Monday, 5 June 2017

I've Just Seen: Hairspray (1988)

 Director: John Waters

I love the 2007 musical version of this story, and was interested to see Waters' original vision. While certainly the most mainstream of his films, there is still something very subversive about the story, which revolves around a "pleasantly plump" teenager, Tracey, becoming famous and championing civil rights.

While not a musical per se - no one sings a whole number - the film is saturated with early 60s music, and there a number of scenes of dancing. This won me over, as I love a good dance sequence in a film. The pastel retro look, from the costumes to the sets of the Corny Collins Show, is great fun, as is the over-the-top hair styles. For a film with so little singing, Waters got a few big names from the music industry in his film. Watch out for Debbie Harry and Sonny Bono.

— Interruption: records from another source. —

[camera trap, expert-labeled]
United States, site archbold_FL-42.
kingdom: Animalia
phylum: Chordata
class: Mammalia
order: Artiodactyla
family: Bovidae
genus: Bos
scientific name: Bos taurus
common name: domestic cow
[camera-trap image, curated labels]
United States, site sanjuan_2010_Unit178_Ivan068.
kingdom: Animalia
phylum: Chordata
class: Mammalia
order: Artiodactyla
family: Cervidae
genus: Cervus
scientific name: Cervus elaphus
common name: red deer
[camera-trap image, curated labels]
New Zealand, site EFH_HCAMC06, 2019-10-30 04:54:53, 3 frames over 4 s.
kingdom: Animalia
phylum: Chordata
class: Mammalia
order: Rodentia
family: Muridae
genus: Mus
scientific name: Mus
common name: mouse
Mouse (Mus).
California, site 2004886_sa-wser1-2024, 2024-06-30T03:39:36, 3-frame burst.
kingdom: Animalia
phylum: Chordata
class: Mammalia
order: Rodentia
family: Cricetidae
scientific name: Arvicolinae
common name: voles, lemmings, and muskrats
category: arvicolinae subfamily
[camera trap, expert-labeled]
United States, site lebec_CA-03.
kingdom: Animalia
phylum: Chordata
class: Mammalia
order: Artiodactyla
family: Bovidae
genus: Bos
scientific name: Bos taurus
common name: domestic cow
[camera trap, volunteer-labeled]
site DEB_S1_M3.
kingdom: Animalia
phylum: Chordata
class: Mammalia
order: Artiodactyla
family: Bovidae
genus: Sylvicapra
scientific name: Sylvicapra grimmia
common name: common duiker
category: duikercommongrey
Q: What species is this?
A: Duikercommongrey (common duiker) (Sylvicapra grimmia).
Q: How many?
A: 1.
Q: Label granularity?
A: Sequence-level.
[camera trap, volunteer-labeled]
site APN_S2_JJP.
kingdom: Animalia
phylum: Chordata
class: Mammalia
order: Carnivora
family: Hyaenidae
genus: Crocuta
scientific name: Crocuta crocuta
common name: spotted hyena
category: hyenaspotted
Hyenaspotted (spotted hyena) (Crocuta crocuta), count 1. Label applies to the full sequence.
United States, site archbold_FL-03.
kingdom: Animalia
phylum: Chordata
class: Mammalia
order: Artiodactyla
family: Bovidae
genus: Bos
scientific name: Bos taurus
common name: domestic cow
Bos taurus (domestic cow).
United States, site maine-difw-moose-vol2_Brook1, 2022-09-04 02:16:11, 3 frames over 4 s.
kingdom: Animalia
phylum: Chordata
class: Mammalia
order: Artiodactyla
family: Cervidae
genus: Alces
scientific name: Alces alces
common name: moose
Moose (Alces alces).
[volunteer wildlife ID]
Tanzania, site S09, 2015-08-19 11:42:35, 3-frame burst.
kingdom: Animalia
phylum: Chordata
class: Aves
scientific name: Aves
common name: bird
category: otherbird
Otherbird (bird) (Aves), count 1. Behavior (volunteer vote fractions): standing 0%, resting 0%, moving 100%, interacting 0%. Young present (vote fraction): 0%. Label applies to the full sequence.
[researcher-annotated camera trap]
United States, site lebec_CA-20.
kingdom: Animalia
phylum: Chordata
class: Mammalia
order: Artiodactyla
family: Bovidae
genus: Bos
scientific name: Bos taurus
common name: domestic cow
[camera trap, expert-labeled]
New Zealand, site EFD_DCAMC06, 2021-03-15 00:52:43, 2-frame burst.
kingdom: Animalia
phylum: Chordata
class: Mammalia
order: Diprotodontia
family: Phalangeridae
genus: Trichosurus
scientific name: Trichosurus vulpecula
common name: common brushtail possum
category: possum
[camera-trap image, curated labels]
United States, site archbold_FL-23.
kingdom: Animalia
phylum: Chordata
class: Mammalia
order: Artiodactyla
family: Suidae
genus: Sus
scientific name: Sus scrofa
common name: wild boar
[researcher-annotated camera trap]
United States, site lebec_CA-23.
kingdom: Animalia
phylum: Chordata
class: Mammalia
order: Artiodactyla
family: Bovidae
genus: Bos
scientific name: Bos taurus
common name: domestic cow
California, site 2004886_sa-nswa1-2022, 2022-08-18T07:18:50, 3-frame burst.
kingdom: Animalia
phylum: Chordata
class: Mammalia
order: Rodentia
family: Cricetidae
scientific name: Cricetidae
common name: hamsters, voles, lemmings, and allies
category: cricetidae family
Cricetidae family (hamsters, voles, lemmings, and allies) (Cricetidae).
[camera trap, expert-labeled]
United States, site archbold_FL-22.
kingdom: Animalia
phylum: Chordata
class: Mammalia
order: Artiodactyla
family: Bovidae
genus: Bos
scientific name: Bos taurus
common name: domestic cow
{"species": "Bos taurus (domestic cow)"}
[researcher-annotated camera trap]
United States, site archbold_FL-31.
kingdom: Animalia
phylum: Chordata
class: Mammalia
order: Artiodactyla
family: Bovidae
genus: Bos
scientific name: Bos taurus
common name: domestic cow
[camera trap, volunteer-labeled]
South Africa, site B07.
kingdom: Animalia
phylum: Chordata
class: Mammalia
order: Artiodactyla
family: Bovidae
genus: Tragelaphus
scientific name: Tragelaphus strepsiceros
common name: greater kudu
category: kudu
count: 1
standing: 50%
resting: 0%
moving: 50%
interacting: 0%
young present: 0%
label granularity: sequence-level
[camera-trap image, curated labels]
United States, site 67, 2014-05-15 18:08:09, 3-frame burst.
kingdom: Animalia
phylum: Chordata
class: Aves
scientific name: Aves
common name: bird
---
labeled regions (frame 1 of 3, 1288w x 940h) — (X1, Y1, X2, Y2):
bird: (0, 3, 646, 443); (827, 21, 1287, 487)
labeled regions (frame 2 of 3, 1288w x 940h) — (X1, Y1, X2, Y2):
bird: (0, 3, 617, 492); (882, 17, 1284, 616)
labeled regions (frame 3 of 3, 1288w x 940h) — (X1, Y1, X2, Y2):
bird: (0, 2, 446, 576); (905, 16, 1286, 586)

While the plot gets rather too ridiculous towards the end, I really enjoyed the nostalgic fun of the film - both for the 60s and the 80s. The film's message is still a pertinent one, and Tracy's whole-hearted joy at being herself still feels unusual all these years later. Sadly, the backwards views on race shared by some of the characters are still alive all these years later. This is a cult film, but it is one of the more happy, celebratory ones out there.


  1. I love this version of Hairspray. You're right that Walters was often purposefully subversive, and this is him being subversive at his best because it works so well without all of those elements. While there's clearly a message here, there's also a particular joy to everything that happens. It's absolutely my favorite of Waters's films.

    1. Yeah, joy is a good description of this film. Despite the seriousness of its 'issues,' it focuses on the things that bind people together, and does it with a big smile, and the occasional wink.